Dirigent: Dietfried Bernet

Inszenierung Ravel: Aniara Amos
Inszenierung Orff: René Zisterer
Kostüme & Bühne: Maria-Elena Amos
Licht: Wolfgang Könnyü

Die spanische Stunde (Ravel):

Concepcion - Adrineh Simonian
Gonzalve - Jörg Schneider
Torquemada - Heinz Zednik
Ramiro - Morten Frank Larsen
DonInigo Gomez - Lars Woldt

Die Kluge (Orff):

Der König - Wolfgang Koch
Der Bauer - Sorin Coliban
Des Bauern Tochter - Jennifer O'Loughlin
Der Kerkermeister - Gerhard Ernst
Der Mann mit dem Esel - Daniel Behle
Der Mann mit dem Maulesel - Daniel Schmutzhard
Erster Strolch - Karl-Michael Ebner
Zweiter Strolch - Einar Th. Gudmundsson
Dritter Strolch - Stefan Cerny


„Ungleiches Gespann“
(Dominik Troger)

An der Volksoper hat man zwei Einakter zusammengespannt: Ravel trifft auf Orff. Doch die beiden Herren reden aneinander vorbei. Es genügen ein paar archaisch rhythmisierte Takte Orff’scher Handschrift und Ravels subtil-ironische Präzisionspartitur zerspringt federn- und schräubchenschleudernd wie das Gehäuse einer mechanischen Uhr nach festem Schlag.

Dieser Vergleich ist naheliegend, weil Ravels „Die spanische Stunde“ mit musikalisch feingearbeiteten, aber bissigen Rädchen die erotischen Leidenschaften einer Uhrmachersgattin im spanischen Toledo aufs Korn nimmt. Über seine Motivation, diese knapp einstündige Kurzoper zu schreiben, notierte er: „Eine Menge von Dingen verführten mich in dem Werk, die Mischung von vertrauter Unterhaltung und geflissentlich lächerlichem Lyrismus, die Atmosphäre ungewöhnlicher und amüsanter Geräusche, die in diesem Uhrmacherladen die Personen umhüllt.
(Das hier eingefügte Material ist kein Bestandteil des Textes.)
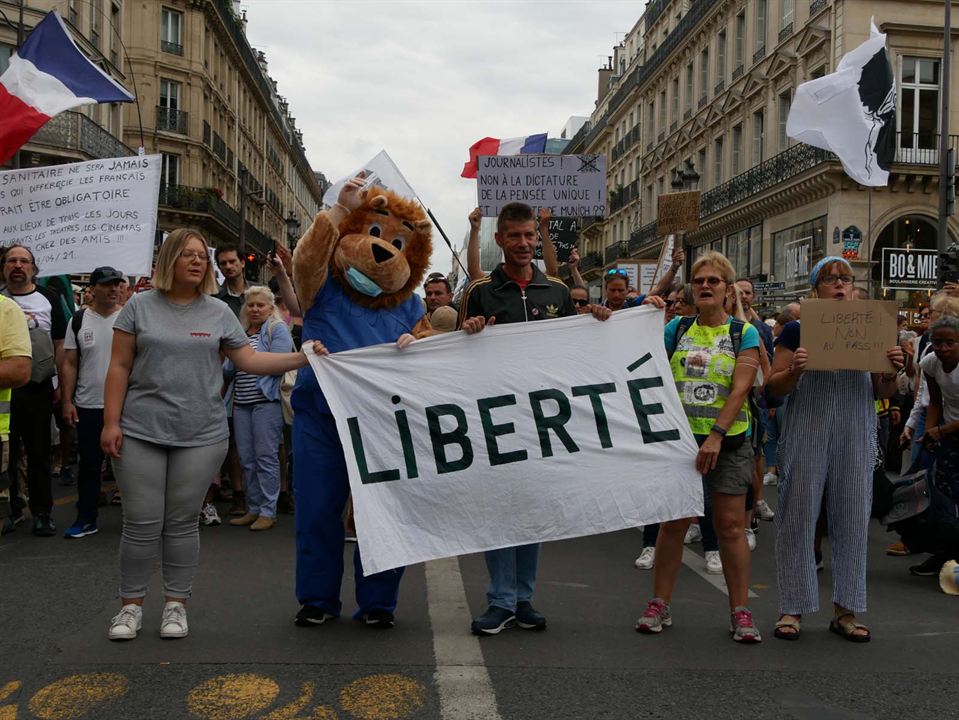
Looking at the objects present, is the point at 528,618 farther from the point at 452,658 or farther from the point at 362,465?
the point at 362,465

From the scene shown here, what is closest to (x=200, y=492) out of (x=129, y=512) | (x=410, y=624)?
(x=129, y=512)

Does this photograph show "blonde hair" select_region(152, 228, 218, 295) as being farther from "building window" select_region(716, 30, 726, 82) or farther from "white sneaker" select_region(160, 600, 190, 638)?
"building window" select_region(716, 30, 726, 82)

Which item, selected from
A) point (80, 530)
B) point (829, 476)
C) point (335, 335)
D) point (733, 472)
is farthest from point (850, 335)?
point (80, 530)

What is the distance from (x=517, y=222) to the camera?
16.8 feet

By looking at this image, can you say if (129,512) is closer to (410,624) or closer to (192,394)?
(192,394)

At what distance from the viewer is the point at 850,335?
5000 mm

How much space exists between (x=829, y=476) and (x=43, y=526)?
17.5 feet

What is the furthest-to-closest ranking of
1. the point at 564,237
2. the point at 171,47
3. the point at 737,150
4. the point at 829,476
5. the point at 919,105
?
1. the point at 171,47
2. the point at 737,150
3. the point at 919,105
4. the point at 564,237
5. the point at 829,476

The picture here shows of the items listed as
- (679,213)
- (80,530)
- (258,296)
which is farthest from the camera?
(679,213)

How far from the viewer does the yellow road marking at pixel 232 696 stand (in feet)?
12.6

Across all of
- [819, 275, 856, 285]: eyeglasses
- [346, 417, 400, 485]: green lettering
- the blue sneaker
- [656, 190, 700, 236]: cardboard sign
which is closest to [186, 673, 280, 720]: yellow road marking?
[346, 417, 400, 485]: green lettering

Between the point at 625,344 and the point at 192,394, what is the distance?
2078 mm

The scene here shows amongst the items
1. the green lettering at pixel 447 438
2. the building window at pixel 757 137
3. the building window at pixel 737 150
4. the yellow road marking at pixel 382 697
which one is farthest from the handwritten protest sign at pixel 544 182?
the building window at pixel 737 150

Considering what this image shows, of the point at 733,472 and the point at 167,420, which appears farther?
the point at 733,472
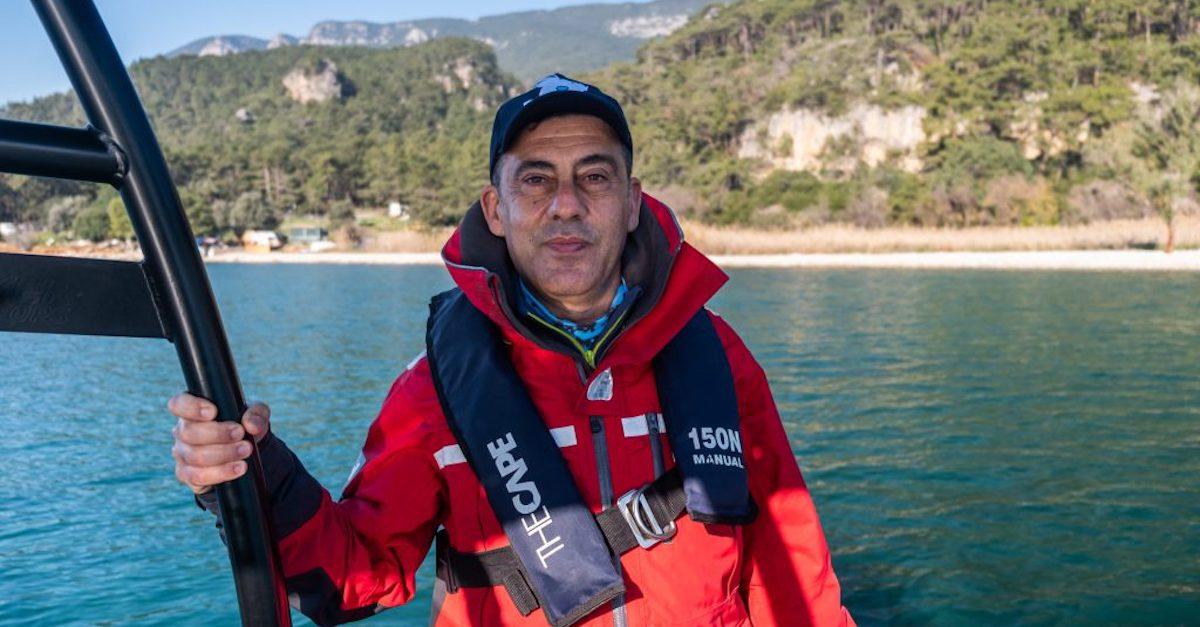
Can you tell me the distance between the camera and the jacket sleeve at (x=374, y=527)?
5.78ft

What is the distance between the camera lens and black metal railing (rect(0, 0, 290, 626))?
1.12 meters

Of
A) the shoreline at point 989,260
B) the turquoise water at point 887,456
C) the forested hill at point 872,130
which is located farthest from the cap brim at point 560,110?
the forested hill at point 872,130

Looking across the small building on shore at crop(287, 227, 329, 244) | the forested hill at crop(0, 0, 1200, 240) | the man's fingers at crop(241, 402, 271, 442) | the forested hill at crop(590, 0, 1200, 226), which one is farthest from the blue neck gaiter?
the small building on shore at crop(287, 227, 329, 244)

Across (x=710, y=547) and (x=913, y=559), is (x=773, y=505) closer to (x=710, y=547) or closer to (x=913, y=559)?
(x=710, y=547)

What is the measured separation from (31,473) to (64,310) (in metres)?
9.87

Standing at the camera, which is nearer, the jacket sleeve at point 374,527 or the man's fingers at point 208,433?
the man's fingers at point 208,433

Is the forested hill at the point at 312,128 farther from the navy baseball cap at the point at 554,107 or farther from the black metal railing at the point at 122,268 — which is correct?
the navy baseball cap at the point at 554,107

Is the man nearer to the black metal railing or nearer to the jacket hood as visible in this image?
the jacket hood

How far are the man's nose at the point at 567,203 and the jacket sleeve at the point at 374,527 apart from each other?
47cm

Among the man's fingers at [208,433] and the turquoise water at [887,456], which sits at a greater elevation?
the man's fingers at [208,433]

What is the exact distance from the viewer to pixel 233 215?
233ft

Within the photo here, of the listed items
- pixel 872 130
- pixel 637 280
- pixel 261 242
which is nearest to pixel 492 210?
pixel 637 280

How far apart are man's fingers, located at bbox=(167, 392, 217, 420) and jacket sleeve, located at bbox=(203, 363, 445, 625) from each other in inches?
16.6

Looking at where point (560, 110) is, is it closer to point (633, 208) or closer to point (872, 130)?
point (633, 208)
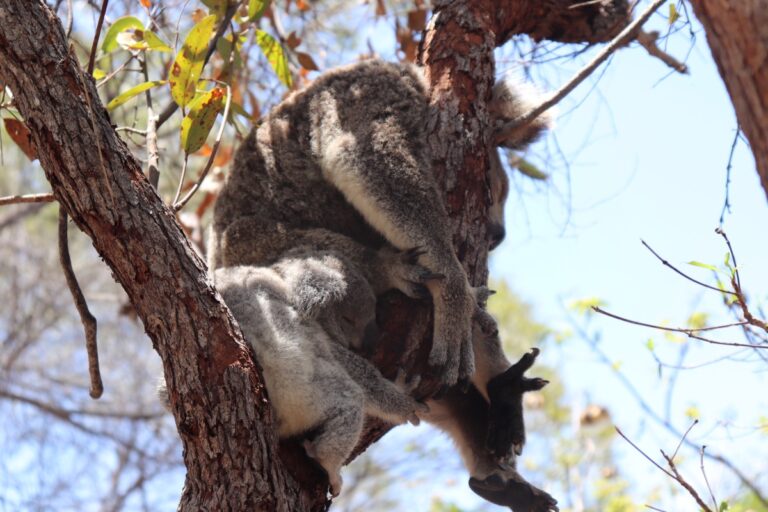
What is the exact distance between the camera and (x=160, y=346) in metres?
2.80

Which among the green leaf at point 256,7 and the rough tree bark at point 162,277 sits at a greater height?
the green leaf at point 256,7

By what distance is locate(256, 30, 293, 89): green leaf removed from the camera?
4539 millimetres

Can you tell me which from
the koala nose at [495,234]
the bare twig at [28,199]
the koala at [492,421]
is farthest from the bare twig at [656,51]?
the bare twig at [28,199]

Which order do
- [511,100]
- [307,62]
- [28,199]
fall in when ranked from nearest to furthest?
[28,199] → [511,100] → [307,62]

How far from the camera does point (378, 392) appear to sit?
3469 mm

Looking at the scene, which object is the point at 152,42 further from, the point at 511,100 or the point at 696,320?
the point at 696,320

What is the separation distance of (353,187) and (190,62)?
0.90 m

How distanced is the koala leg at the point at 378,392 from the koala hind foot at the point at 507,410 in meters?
0.55

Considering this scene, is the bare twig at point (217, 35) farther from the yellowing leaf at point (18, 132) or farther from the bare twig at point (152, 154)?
the yellowing leaf at point (18, 132)

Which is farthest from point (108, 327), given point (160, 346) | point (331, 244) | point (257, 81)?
point (160, 346)

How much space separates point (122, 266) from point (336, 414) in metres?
1.00

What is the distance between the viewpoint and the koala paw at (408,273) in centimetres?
366

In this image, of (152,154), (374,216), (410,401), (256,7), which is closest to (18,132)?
(152,154)

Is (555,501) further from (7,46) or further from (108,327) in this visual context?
(108,327)
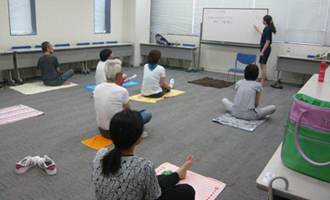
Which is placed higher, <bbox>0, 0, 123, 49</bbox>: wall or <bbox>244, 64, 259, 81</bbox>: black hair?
<bbox>0, 0, 123, 49</bbox>: wall

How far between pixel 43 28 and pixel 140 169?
229 inches

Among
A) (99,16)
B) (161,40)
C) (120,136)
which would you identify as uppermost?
(99,16)

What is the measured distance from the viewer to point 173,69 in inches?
307

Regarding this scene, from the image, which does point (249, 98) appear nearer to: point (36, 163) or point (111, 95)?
point (111, 95)

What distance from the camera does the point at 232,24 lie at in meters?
6.80

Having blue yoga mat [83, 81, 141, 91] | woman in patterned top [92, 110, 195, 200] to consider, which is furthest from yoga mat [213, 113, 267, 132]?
woman in patterned top [92, 110, 195, 200]

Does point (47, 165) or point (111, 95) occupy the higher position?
point (111, 95)

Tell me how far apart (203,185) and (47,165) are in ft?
4.38

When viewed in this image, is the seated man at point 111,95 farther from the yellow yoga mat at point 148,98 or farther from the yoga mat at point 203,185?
the yellow yoga mat at point 148,98

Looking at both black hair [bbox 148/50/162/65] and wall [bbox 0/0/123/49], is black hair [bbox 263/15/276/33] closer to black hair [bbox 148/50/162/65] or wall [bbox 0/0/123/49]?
black hair [bbox 148/50/162/65]

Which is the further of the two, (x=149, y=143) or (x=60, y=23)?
(x=60, y=23)

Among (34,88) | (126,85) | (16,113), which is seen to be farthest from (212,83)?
(16,113)

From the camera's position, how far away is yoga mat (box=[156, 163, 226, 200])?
2229 millimetres

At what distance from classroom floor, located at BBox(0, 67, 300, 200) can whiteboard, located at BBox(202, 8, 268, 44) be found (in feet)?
6.92
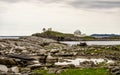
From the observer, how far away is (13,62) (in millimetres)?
57125

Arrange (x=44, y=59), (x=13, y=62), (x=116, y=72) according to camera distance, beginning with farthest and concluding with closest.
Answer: (x=44, y=59)
(x=13, y=62)
(x=116, y=72)

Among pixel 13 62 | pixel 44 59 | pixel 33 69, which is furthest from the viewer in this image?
pixel 44 59

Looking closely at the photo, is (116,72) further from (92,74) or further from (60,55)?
(60,55)

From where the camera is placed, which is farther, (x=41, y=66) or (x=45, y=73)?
(x=41, y=66)

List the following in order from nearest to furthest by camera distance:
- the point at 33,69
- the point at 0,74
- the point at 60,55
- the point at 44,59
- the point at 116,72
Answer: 1. the point at 0,74
2. the point at 116,72
3. the point at 33,69
4. the point at 44,59
5. the point at 60,55

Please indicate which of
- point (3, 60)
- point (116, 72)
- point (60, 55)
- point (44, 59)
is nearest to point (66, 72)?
point (116, 72)

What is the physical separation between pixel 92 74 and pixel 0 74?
10418 mm

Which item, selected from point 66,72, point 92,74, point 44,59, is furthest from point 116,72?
point 44,59

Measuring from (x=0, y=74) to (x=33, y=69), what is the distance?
37.0 feet

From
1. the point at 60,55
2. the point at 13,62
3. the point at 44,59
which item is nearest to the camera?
the point at 13,62

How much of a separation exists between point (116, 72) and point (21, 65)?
17.4m

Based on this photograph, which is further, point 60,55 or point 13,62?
point 60,55

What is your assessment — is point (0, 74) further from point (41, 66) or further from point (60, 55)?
point (60, 55)

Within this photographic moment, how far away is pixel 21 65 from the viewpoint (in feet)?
189
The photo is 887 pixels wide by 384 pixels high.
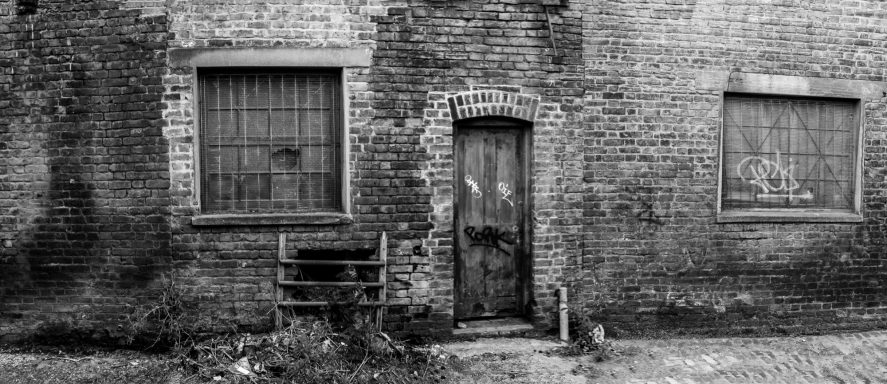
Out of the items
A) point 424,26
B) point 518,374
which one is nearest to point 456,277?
point 518,374

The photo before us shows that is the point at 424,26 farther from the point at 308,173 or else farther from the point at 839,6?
the point at 839,6

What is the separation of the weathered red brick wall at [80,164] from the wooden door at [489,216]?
9.52ft

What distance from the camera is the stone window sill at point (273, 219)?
220 inches

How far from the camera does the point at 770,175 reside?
660 cm

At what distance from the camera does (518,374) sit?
5.30 metres

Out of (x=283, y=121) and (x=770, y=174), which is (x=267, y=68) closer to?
(x=283, y=121)

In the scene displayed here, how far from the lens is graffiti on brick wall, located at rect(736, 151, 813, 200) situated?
21.5ft

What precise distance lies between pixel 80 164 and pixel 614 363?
5.48 meters

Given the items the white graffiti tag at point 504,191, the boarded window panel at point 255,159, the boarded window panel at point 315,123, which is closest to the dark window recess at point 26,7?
the boarded window panel at point 255,159

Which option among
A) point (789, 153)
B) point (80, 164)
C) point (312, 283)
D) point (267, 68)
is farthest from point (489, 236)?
point (80, 164)

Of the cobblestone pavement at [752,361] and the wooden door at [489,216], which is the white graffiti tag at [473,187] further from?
the cobblestone pavement at [752,361]

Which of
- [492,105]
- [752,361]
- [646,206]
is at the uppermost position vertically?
[492,105]

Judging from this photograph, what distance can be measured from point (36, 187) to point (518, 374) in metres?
4.94

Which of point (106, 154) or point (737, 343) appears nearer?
point (106, 154)
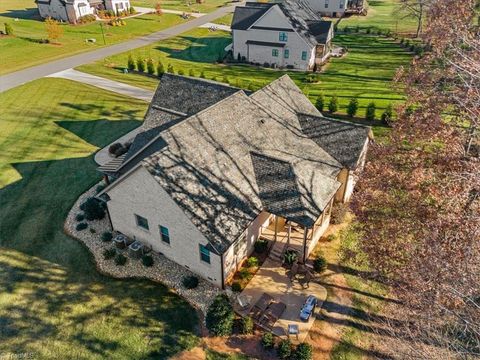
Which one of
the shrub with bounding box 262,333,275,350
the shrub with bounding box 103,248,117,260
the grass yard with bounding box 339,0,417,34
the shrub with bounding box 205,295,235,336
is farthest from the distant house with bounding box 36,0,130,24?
the shrub with bounding box 262,333,275,350

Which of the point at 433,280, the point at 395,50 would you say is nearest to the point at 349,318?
the point at 433,280

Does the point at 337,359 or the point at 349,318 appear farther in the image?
the point at 349,318

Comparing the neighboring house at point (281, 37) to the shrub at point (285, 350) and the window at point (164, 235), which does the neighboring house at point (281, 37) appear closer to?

Schließlich die Vorteile, die aus dem malerischen Rhythmen der spanischen Musik zu ziehen waren.“ (Zitiert nach dem Programmheft zur Aufführung Seite 11). Verbunden hat Ravel seine Musik eng mit der französischen Sprache (an der Volksoper spielt man eine Übersetzung von Marcel Prawy).

Nun ist Ravel kein Komponist „für alle Fälle“ (abgesehen von einem bestimmten, sehr bekannten Orchesterstück), und wenn man sich schon die Mühe macht, eine seiner beiden Kurzopern aufzuführen, dann sollte man sich auf Ravels bekannt hohe Ansprüche einlassen und nicht die Zuflucht bei derzeit sehr beliebten Trivialitäten suchen. Die Kernaussage der Volksopernproduktion lässt sich nämlich eindeutig dahingehend zusammenfassen: Je früher ein Mann seine Hose fallen lässt, umso unbrauchbarer ist er als Liebhaber. Von Ravels „mechanischer Phantasie“, vom „Klangraum“ des Uhrladens, den Concepcion, erotisch knisternd durchstreift, war nichts zu sehen oder zu spüren.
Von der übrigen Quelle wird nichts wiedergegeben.